Fr. Davis and Dr. Franklin

For the past few years have I been available in the Cathedral rectory each Wednesday morning to hear confessions and talk with people. One Wednesday a parishioner came carrying a book entitled The History of Black Catholics in the United States by Fr. Cyprian Davis, O.S.B. He is a monk of St. Meinrad Archabbey in Indiana. Fr. Cyprian and I entered the seminary at St. Meinrad the same year.

This gentleman was dumbfounded by what he read. He had majored in History in a Catholic college and never heard or read what Fr. Cyprian revealed in his book. He was amazed to find that the true history of Black people in the United States was not written until our era.

This gentleman was shocked to find out that priests and religious orders had slaves.

This included the first Bishop of our nation, Bishop John Carroll. It is also good to note that it was the Popes of that era who constantly called for an end to slavery. Likewise they called for evangelization among the American Black people.

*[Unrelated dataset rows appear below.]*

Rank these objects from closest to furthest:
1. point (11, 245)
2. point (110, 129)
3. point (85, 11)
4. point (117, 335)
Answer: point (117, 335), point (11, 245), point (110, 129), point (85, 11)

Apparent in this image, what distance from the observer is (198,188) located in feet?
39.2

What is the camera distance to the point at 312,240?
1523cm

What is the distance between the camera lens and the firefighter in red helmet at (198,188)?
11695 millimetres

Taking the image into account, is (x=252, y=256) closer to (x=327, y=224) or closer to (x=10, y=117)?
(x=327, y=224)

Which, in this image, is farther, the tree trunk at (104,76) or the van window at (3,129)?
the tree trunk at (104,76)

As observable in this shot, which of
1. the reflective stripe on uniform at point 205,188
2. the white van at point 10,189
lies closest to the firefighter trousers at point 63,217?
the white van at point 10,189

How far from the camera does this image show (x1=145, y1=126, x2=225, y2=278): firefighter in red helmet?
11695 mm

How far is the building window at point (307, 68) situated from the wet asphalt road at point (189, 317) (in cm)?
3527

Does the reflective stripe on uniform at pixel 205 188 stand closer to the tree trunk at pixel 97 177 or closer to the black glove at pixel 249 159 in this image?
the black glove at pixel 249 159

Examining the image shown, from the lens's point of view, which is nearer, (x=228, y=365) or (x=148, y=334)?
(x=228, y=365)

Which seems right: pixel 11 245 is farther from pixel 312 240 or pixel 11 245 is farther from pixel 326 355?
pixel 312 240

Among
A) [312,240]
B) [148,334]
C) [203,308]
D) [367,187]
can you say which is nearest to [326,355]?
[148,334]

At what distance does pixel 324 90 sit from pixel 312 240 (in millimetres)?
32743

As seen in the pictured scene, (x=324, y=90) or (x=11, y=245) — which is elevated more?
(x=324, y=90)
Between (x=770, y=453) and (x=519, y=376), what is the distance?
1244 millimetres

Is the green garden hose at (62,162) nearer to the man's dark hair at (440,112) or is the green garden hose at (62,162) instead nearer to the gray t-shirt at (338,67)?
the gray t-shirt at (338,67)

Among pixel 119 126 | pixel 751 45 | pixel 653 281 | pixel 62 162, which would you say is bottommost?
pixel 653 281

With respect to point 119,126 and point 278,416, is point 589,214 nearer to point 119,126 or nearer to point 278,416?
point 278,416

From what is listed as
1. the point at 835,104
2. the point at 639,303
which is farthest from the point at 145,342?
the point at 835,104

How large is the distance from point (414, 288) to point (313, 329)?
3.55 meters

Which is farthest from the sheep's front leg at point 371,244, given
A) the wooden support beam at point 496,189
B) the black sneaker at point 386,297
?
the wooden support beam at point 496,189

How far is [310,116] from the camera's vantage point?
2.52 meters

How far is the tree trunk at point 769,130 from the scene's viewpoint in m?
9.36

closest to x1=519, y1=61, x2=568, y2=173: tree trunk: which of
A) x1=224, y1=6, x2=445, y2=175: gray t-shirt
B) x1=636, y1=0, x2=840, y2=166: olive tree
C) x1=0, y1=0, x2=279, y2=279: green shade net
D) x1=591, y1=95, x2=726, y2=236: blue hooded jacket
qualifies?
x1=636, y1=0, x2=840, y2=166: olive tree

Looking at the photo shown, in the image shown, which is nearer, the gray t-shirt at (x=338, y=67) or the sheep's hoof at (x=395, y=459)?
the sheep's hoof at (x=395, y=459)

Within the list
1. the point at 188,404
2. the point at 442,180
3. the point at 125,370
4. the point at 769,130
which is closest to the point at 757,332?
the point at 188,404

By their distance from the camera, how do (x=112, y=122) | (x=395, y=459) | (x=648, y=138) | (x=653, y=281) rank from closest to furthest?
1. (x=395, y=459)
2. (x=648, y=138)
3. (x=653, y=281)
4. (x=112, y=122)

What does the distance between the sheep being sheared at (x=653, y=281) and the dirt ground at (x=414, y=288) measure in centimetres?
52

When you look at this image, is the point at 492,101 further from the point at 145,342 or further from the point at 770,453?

The first writer to write the history of the South that was inclusive of African Americans was Dr. John Hope Franklin in Up From Slavery. This book was the opening of an organized presentation of the history of the South that included Black people. Dr. Franklin was very similar in thought to Dr. King. Both had similar visions of what the future should be. Dr. Franklin was Dean of the History Department at Duke University: he passed away in March.

Much of the leadership of the Civil Rights Movement came from men educated in the black educational institutions that were clustered in the same neighborhood in Atlanta, Georgia. Dr. King and others were educated at Morehouse College for Men in that complex. It was here that the leaders were imbued with the vision that Dr. Franklin articulated.

The works of these two stalwart gentlemen of faith – Fr. Davis and Dr. Franklin -- are and should be foremost in our minds as we still strive to bring African Ancestry Americans into an ever more prominent and active role in our Church and our society.